> WRITTEN INSTRUCTION
Transfer the stretch from the line containing "At what distance from the camera do" through the end of the records, requests included, adding -45 to every distance value in the answers. Omit the pictures.

> PROVIDED RECORDS
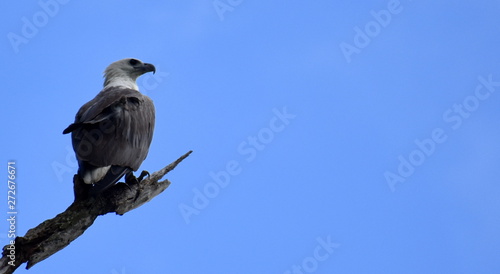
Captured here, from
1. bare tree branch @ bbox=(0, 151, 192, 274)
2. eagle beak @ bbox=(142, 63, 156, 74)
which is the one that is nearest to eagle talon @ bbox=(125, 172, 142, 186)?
bare tree branch @ bbox=(0, 151, 192, 274)

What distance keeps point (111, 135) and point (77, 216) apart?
48.6 inches

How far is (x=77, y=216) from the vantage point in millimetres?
6762

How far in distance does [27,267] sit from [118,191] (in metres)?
1.37

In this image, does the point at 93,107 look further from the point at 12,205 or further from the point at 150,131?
the point at 12,205

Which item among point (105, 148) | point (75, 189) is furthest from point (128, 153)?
point (75, 189)

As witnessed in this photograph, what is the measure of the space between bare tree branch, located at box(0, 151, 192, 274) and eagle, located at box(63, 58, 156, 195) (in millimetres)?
158

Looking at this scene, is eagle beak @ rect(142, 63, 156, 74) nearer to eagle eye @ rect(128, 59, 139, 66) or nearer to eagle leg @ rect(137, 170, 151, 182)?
eagle eye @ rect(128, 59, 139, 66)

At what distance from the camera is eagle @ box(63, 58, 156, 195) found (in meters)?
7.13

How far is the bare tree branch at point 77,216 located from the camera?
Answer: 6242 millimetres

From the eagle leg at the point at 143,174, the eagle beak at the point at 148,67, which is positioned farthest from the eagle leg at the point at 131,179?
the eagle beak at the point at 148,67

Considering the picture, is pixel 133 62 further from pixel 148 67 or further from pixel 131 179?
pixel 131 179

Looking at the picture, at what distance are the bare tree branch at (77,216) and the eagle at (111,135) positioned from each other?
16cm

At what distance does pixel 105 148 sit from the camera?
732cm

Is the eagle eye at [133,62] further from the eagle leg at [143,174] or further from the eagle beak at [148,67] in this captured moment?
the eagle leg at [143,174]
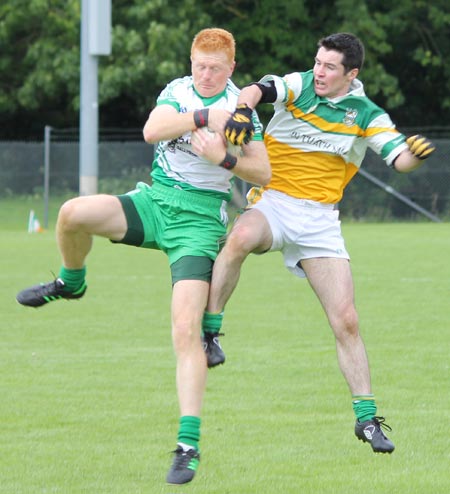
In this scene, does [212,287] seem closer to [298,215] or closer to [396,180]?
[298,215]

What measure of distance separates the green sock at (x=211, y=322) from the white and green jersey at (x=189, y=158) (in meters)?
0.67

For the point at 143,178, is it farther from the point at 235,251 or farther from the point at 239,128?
the point at 239,128

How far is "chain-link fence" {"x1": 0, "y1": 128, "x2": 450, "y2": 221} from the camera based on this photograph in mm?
28312

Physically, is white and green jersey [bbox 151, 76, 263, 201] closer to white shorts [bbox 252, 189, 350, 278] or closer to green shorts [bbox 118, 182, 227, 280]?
green shorts [bbox 118, 182, 227, 280]

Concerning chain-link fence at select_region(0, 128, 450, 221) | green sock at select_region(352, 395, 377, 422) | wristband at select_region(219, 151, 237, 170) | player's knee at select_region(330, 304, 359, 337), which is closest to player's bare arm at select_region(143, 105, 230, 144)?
wristband at select_region(219, 151, 237, 170)

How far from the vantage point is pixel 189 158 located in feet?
21.8

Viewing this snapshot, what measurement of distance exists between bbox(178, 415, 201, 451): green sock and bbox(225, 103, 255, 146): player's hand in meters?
1.37

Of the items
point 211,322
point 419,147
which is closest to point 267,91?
point 419,147

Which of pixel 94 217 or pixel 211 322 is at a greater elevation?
pixel 94 217

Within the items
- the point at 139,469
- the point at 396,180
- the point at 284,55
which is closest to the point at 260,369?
the point at 139,469

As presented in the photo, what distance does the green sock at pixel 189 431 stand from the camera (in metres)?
6.13

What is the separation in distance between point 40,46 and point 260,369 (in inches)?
897

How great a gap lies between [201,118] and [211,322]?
4.16ft

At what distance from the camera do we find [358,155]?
7238mm
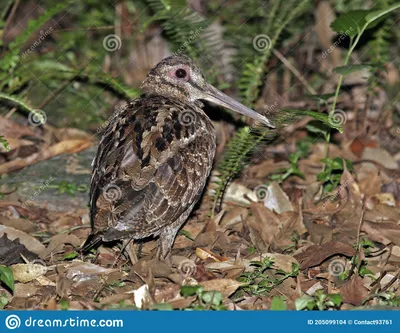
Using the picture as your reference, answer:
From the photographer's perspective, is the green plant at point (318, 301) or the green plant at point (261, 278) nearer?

> SOLUTION
At what distance from the camera do we find [358,155]?
7193mm
Using the picture as your reference, answer:
From the photographer's perspective, is the green plant at point (318, 301) or the green plant at point (261, 278) nearer?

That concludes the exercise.